» **Text section**:
..............................

Radio surveys have produced most of the glitch discoveries, due to the longest accumulated observation times and the largest number of observed pulsars (see the Australia Telescope National Facility Pulsar Catalog1 and the Jodrell Bank Observatory online glitch catalog2). However, some of the pulsars are radio-quiet, observable only in the gamma-ray band with no radio counterpart. Before the launch of the Fermi Gamma-ray Space Telescope in 2008 with the Large Area Telescope (LAT) on board (Atwood et al. 2009), there was only one known object like this: Geminga (Halpern & Holt 1992; Bertsch et al. 1992). Currently more than 250 LAT sources have been identified as gamma-ray pulsars3 (Abdo et al. 2013) and more than 50 among them are radio quiet. Observations in gamma rays may provide rich information about glitches and will allow us to inspect the differences in the properties of radio-quiet and radio-loud populations.

A large fraction of the LAT-detected gamma-ray pulsars are young and energetic. Recent studies suggest that young pulsars experience glitches more often then old ones (McKenna & Lyne 1990; Lyne et al. 2000; Espinoza et al. 2011). Several glitches of the size on the order of 10−5 have already been discovered, simultaneously with the discovery of the pulsars themself, via blind searches (Abdo et al. 2009; Saz Parkinson et al. 2010; Pletsch et al. 2012, 2013; Clark et al. 2015). This gives us expectations to identify more new glitches in a targeted extensive search in the Fermi-LAT data.

..............................

» **Dataset excerpts**:
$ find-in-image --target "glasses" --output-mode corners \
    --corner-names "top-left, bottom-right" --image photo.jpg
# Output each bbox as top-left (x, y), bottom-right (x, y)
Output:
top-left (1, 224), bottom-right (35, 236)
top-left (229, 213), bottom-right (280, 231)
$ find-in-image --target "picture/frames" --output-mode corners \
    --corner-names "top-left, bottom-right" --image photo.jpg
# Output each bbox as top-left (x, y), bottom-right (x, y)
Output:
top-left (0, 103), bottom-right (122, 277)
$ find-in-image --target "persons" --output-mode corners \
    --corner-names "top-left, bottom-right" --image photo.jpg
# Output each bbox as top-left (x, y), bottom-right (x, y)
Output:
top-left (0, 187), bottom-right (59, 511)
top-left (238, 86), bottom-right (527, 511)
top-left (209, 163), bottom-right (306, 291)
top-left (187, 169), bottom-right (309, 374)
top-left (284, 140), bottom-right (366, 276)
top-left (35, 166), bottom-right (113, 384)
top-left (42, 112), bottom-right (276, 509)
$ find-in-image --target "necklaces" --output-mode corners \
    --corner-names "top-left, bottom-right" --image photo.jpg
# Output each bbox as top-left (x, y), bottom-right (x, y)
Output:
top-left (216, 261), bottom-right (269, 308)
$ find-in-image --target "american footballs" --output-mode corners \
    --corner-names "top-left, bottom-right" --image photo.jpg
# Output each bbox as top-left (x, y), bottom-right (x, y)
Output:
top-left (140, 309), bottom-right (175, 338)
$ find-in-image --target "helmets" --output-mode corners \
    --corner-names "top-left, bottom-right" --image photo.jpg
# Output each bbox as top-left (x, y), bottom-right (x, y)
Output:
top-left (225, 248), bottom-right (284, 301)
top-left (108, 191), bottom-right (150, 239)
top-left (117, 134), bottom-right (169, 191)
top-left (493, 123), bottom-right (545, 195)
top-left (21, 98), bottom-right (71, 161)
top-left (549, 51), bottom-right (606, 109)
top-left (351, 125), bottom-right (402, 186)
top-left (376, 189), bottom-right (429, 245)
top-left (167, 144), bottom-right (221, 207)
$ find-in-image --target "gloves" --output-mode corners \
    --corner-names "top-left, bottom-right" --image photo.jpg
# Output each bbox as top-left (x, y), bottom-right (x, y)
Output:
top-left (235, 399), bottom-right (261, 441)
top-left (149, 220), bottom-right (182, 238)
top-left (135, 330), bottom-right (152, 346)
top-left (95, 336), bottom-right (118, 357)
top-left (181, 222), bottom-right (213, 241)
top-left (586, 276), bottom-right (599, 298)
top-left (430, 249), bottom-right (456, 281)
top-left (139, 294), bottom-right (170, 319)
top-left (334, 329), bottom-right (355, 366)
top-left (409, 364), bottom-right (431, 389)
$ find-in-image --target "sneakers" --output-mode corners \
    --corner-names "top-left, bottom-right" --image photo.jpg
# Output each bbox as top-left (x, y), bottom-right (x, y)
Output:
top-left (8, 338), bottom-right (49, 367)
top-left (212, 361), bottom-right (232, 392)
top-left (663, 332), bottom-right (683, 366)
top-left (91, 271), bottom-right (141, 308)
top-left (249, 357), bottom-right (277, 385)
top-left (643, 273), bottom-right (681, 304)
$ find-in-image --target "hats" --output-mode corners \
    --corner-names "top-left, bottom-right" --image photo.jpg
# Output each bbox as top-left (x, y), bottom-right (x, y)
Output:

..............................

» **Work to do**:
**A)** In the pulsar glitch text:
(i) In what year was the Fermi Gamma-ray Space Telescope launched?
(ii) How many LAT sources have been identified as gamma-ray pulsars?
(iii) Which pulsars do recent studies suggest experience glitches more often?
**B)** Which works does the first paragraph of the pulsar glitch text cite by author and year? List them all.
**C)** Rewrite the pulsar glitch text from "A large fraction" to "the Fermi-LAT data.", putting "timing irregularities" in place of every "glitches".

» **Responses per task**:
**A)**
(i) 2008
(ii) More than 250
(iii) Young pulsars

**B)**
- Atwood et al. 2009
- Halpern & Holt 1992
- Bertsch et al. 1992
- Abdo et al. 2013

**C)**
A large fraction of the LAT-detected gamma-ray pulsars are young and energetic. Recent studies suggest that young pulsars experience timing irregularities more often then old ones (McKenna & Lyne 1990; Lyne et al. 2000; Espinoza et al. 2011). Several timing irregularities of the size on the order of 10−5 have already been discovered, simultaneously with the discovery of the pulsars themself, via blind searches (Abdo et al. 2009; Saz Parkinson et al. 2010; Pletsch et al. 2012, 2013; Clark et al. 2015). This gives us expectations to identify more new timing irregularities in a targeted extensive search in the Fermi-LAT data.